◆ **EXERCISE GOAL**
Edit the lines starting with the one containing "At what distance" and going on through the one containing "14547 millimetres", replacing "tractor cab" with "tractor cabin" and leaving everything else unchanged. Give only those lines.

==============================

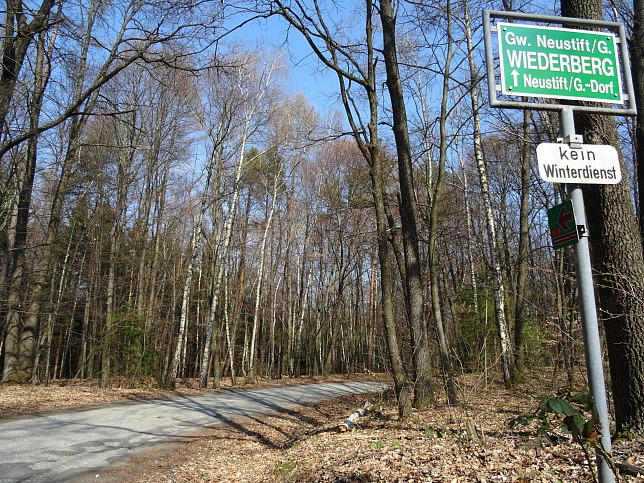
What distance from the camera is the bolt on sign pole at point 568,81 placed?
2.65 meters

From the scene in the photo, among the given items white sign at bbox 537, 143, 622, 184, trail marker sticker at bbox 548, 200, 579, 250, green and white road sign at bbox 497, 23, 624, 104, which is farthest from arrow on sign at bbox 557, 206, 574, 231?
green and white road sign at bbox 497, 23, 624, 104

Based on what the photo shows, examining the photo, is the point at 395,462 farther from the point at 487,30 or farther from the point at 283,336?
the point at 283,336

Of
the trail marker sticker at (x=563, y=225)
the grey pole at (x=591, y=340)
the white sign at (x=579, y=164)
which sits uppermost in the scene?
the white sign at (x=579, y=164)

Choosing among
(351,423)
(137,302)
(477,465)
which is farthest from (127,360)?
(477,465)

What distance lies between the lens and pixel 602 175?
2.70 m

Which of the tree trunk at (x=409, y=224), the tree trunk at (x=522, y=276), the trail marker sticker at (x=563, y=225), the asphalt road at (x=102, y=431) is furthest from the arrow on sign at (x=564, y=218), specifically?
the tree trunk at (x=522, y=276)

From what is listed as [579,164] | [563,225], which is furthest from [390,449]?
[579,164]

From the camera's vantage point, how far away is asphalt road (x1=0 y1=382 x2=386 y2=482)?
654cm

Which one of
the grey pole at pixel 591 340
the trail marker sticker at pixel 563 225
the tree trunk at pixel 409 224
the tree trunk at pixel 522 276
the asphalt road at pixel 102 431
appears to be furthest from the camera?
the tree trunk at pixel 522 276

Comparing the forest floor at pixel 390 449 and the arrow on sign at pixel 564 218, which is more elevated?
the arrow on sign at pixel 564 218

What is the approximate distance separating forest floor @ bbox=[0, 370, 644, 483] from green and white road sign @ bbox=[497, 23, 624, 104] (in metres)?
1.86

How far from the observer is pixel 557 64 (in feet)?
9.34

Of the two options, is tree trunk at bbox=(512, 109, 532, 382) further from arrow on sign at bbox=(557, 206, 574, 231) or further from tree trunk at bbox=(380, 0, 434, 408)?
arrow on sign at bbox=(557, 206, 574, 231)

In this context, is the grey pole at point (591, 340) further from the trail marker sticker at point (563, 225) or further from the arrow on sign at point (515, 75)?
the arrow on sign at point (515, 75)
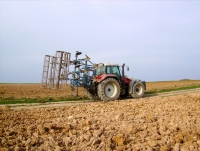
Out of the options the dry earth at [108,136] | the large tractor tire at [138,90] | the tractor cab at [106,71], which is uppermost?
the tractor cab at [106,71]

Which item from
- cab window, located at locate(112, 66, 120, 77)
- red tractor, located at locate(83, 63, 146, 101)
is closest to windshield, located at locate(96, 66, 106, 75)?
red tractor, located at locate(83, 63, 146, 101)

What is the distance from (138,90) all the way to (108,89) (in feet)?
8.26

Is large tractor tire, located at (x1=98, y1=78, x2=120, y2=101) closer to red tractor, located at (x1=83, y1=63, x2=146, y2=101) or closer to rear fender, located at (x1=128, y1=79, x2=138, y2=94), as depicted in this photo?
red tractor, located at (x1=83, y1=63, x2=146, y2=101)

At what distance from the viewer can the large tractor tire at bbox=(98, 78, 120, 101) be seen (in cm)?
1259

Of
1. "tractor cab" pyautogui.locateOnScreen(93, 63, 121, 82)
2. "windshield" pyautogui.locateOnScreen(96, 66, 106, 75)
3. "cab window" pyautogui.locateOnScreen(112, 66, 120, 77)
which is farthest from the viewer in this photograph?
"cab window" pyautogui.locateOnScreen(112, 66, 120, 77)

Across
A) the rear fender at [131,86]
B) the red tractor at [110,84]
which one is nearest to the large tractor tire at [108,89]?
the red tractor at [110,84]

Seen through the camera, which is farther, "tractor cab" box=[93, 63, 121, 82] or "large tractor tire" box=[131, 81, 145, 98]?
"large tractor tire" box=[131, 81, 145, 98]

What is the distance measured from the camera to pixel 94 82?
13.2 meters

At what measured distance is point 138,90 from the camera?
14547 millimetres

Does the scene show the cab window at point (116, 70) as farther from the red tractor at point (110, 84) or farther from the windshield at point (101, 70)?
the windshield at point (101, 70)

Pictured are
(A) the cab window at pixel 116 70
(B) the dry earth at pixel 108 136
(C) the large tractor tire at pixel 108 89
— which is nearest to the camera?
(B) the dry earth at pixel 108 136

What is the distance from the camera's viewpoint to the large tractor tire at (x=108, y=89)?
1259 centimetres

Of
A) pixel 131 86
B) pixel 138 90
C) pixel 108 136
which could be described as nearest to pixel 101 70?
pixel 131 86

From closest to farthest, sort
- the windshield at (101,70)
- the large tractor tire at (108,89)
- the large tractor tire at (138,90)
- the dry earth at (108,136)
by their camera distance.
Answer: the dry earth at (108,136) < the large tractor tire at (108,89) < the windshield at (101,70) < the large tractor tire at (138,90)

==============================

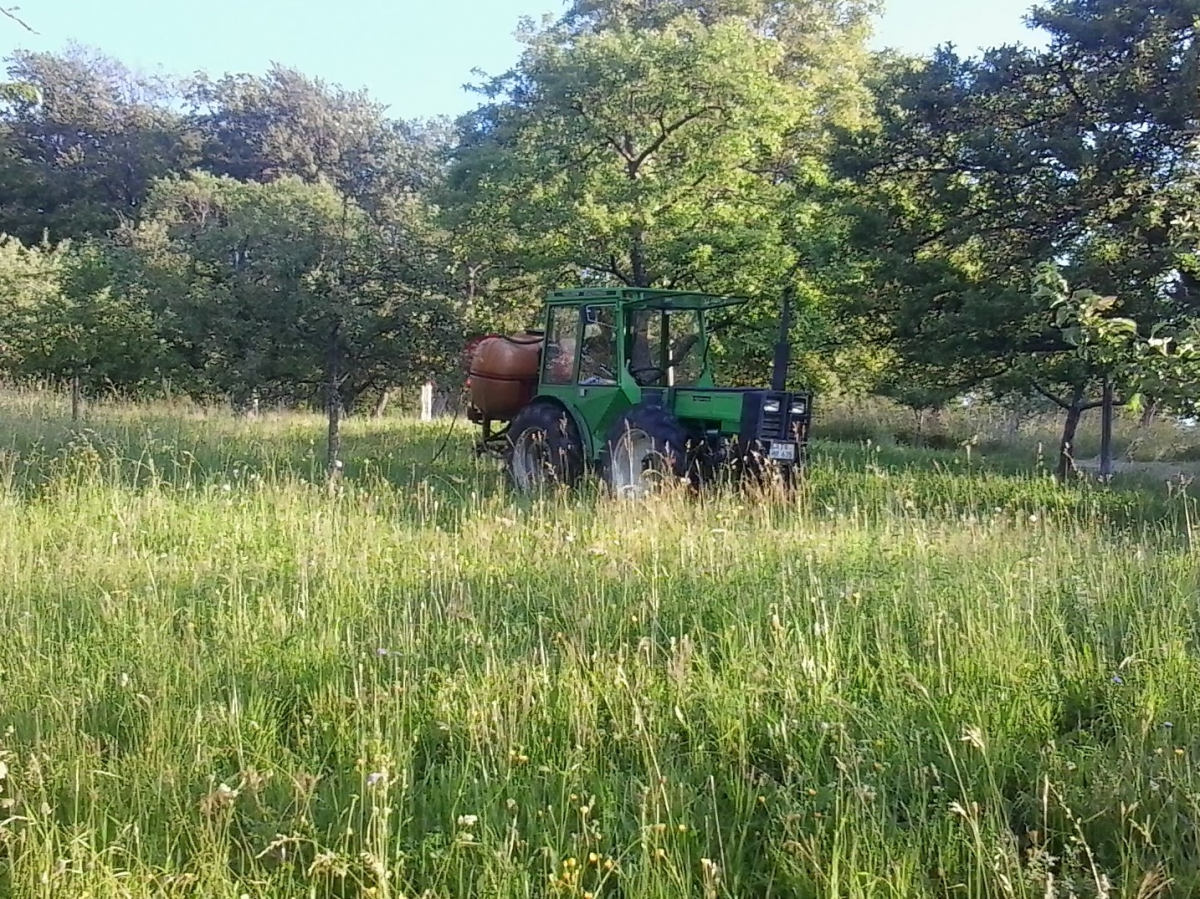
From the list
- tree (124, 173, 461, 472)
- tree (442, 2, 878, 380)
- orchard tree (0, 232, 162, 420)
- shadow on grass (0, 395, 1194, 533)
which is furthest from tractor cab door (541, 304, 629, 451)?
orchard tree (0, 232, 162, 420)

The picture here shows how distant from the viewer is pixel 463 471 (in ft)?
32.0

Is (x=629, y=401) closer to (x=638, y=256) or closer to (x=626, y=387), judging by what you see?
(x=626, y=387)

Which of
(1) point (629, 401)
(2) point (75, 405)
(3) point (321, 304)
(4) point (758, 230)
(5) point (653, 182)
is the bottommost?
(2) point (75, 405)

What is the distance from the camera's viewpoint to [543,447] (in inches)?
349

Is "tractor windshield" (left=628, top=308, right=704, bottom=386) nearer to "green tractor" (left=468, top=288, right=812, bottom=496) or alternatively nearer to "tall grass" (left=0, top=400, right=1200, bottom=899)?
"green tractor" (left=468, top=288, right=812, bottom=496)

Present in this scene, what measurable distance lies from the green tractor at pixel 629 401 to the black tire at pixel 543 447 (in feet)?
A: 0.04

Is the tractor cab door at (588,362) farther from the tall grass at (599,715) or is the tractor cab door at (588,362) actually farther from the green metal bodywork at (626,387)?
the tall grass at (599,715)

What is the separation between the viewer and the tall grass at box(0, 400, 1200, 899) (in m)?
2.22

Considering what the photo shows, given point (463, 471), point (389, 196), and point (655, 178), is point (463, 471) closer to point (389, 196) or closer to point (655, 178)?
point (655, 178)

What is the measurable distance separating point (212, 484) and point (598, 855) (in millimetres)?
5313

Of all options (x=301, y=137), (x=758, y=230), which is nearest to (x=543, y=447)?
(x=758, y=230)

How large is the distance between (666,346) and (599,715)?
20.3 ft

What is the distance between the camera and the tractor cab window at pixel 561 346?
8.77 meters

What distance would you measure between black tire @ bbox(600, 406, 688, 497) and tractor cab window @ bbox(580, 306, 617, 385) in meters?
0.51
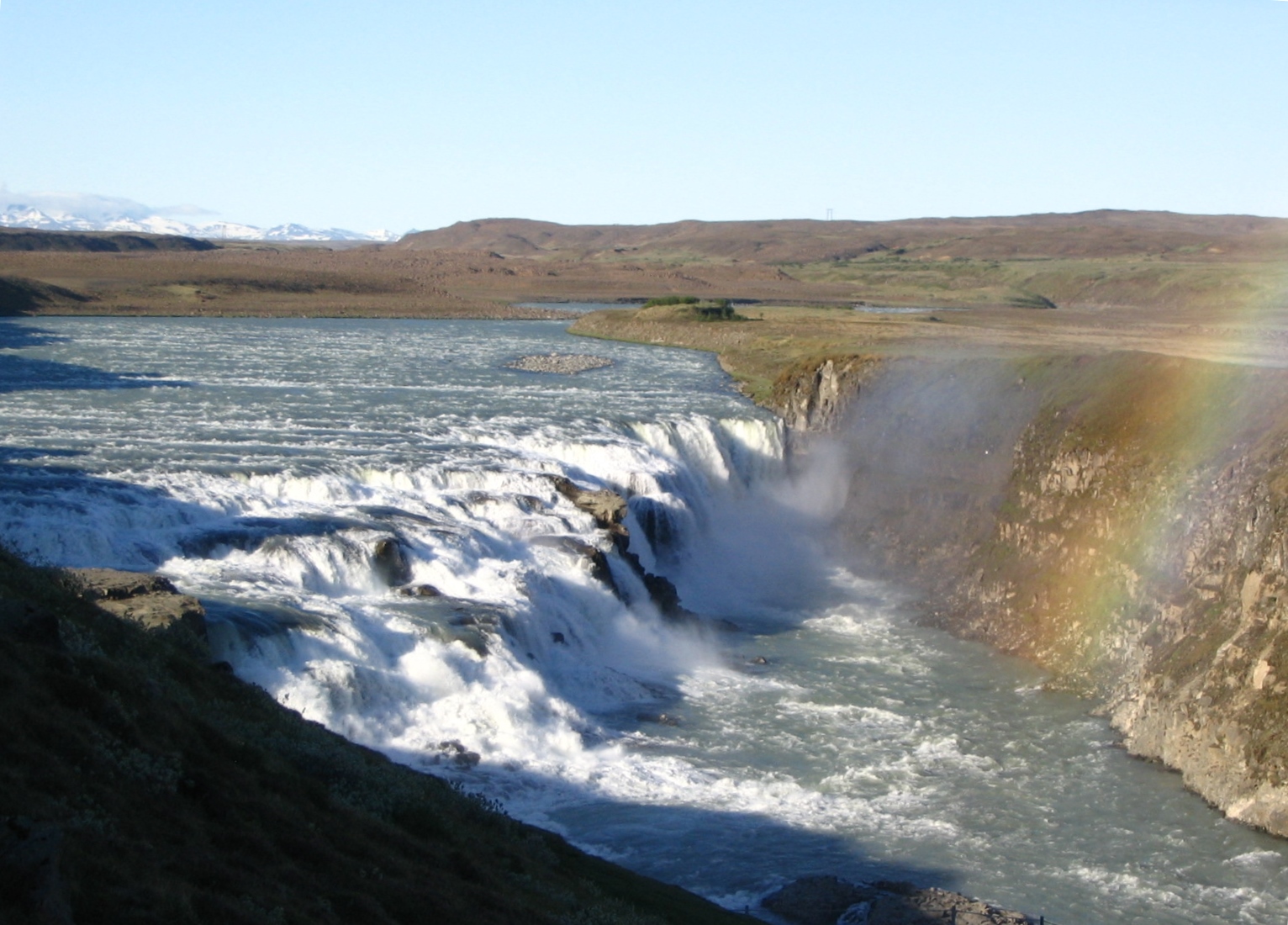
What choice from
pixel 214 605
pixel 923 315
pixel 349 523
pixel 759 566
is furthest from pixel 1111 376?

==============================

◆ **RESPONSE FOR THIS EXERCISE**
At what distance from the viewer can the large tractor tire at bbox=(98, 78, 120, 101) be seen (in cm)?
1259

Of
1. "tractor cabin" pyautogui.locateOnScreen(93, 63, 121, 82)
2. "windshield" pyautogui.locateOnScreen(96, 66, 106, 75)
3. "cab window" pyautogui.locateOnScreen(112, 66, 120, 77)
which is farthest from the viewer in this photograph?
"cab window" pyautogui.locateOnScreen(112, 66, 120, 77)

Across
A) the rear fender at [131,86]
B) the red tractor at [110,84]
which one is nearest to the large tractor tire at [108,89]?
the red tractor at [110,84]

Seen through the camera, which is farther, "tractor cabin" box=[93, 63, 121, 82] or "large tractor tire" box=[131, 81, 145, 98]?
"large tractor tire" box=[131, 81, 145, 98]

What is the distance measured from the camera to pixel 94 82?
13.2 meters

At what measured distance is point 138,90 from the camera?
14547 millimetres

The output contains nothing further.